» **Exercise material**
----
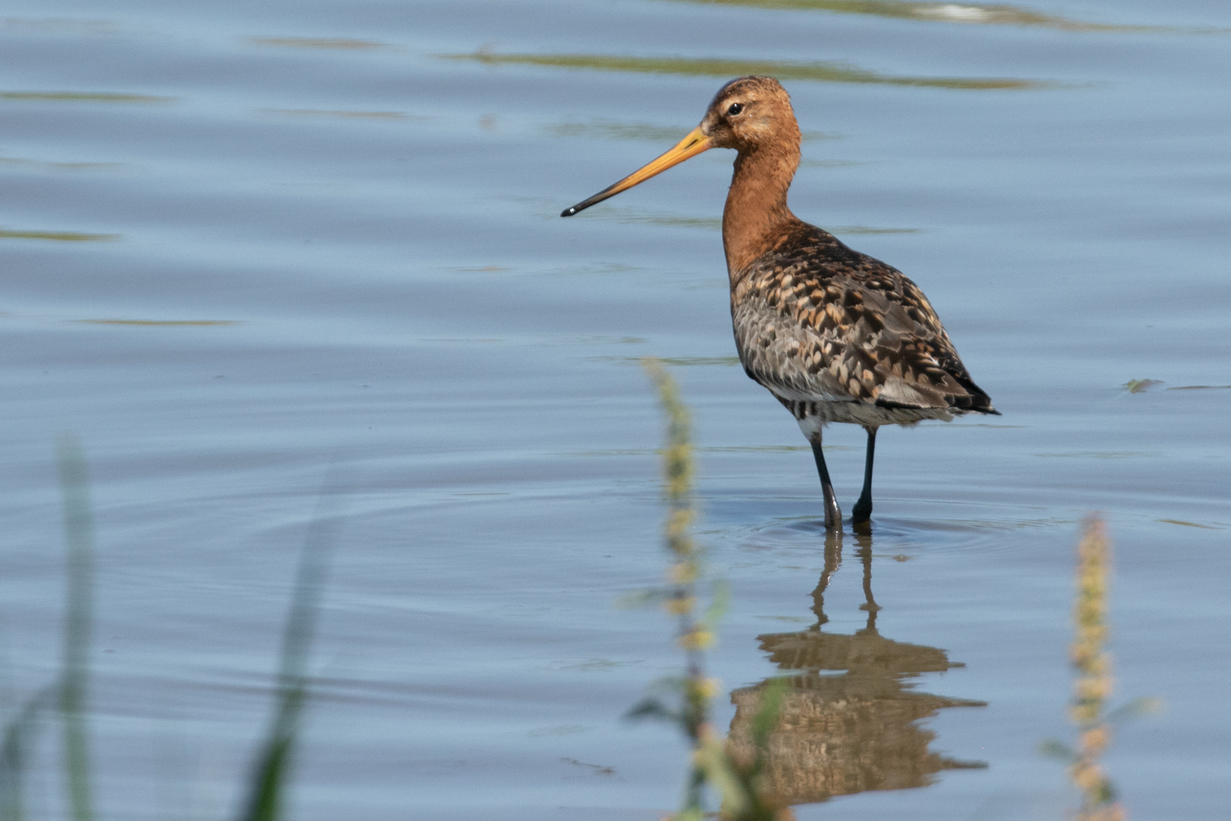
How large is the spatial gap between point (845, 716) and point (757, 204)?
325 centimetres

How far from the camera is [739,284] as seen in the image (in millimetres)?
7348

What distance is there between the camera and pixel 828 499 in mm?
6660

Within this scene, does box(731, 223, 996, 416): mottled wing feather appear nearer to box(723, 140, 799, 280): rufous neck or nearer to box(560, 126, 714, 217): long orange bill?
box(723, 140, 799, 280): rufous neck

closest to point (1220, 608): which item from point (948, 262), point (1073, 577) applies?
point (1073, 577)

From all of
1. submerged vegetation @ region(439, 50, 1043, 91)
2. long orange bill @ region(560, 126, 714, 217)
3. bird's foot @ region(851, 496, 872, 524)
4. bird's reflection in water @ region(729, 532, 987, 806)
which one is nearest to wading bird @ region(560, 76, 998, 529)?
bird's foot @ region(851, 496, 872, 524)

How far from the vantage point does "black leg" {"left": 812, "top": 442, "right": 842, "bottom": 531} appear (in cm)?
658

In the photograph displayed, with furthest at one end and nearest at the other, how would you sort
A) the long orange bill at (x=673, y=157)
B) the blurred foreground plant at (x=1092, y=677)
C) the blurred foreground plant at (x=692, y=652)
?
the long orange bill at (x=673, y=157)
the blurred foreground plant at (x=692, y=652)
the blurred foreground plant at (x=1092, y=677)

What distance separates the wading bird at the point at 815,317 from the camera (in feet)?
20.6

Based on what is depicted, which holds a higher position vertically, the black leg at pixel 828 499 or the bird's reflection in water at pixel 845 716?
the black leg at pixel 828 499

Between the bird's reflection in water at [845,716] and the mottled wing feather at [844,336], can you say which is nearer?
the bird's reflection in water at [845,716]

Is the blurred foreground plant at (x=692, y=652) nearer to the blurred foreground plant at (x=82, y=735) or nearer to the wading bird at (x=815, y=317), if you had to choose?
the blurred foreground plant at (x=82, y=735)

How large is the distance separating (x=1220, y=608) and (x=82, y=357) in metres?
5.26

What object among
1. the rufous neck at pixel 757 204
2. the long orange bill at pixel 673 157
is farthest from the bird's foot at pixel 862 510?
the long orange bill at pixel 673 157

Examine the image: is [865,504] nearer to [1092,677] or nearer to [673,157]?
[673,157]
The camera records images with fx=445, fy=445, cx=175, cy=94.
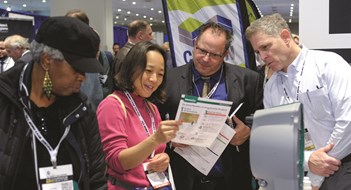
----
» **What the task requires**
Write out the listing above as a numbered list, one line per entry, with blank lines dropped and the pictures omitted.

» **Output of the exercise**
1. How large is the spatial gap between point (845, 716) and point (757, 204)?
2. 325 centimetres
3. How far from the camera is [739,284] as seen in the image (in millimetres)?
4. 7348
5. What distance is there between the camera and pixel 828 499 in mm?
6. 6660
7. Within this scene, does box(731, 223, 996, 416): mottled wing feather appear nearer to box(723, 140, 799, 280): rufous neck or nearer to box(560, 126, 714, 217): long orange bill?
8. box(723, 140, 799, 280): rufous neck
9. closest to point (1220, 608): which item from point (948, 262), point (1073, 577) applies?
10. point (1073, 577)
11. From all of
12. 1. submerged vegetation @ region(439, 50, 1043, 91)
13. 2. long orange bill @ region(560, 126, 714, 217)
14. 3. bird's foot @ region(851, 496, 872, 524)
15. 4. bird's reflection in water @ region(729, 532, 987, 806)
16. which one is nearest to wading bird @ region(560, 76, 998, 529)?
17. bird's foot @ region(851, 496, 872, 524)
18. How far from the vantage point does "black leg" {"left": 812, "top": 442, "right": 842, "bottom": 531} appear (in cm)?
19. 658
20. In the photograph displayed, with furthest at one end and nearest at the other, how would you sort
21. A) the long orange bill at (x=673, y=157)
22. B) the blurred foreground plant at (x=1092, y=677)
23. C) the blurred foreground plant at (x=692, y=652)
24. ?
25. the long orange bill at (x=673, y=157)
26. the blurred foreground plant at (x=692, y=652)
27. the blurred foreground plant at (x=1092, y=677)
28. What distance separates the wading bird at the point at 815,317 from the camera (in feet)?
29. 20.6
30. Based on what is depicted, which holds a higher position vertically, the black leg at pixel 828 499 or the bird's reflection in water at pixel 845 716?
31. the black leg at pixel 828 499
32. Between the bird's reflection in water at [845,716] and the mottled wing feather at [844,336], can you say which is nearer?
33. the bird's reflection in water at [845,716]
34. Is the blurred foreground plant at (x=692, y=652) nearer to the blurred foreground plant at (x=82, y=735) or nearer to the wading bird at (x=815, y=317), if you had to choose?
35. the blurred foreground plant at (x=82, y=735)
36. How large is the distance separating (x=1220, y=608) and (x=82, y=357) in metres?
37. 5.26
38. What object among
39. 1. the rufous neck at pixel 757 204
40. 2. the long orange bill at pixel 673 157
41. is farthest from the bird's foot at pixel 862 510?
42. the long orange bill at pixel 673 157
43. Examine the image: is [865,504] nearer to [1092,677] or nearer to [673,157]?
44. [673,157]
45. The camera records images with fx=445, fy=445, cx=175, cy=94.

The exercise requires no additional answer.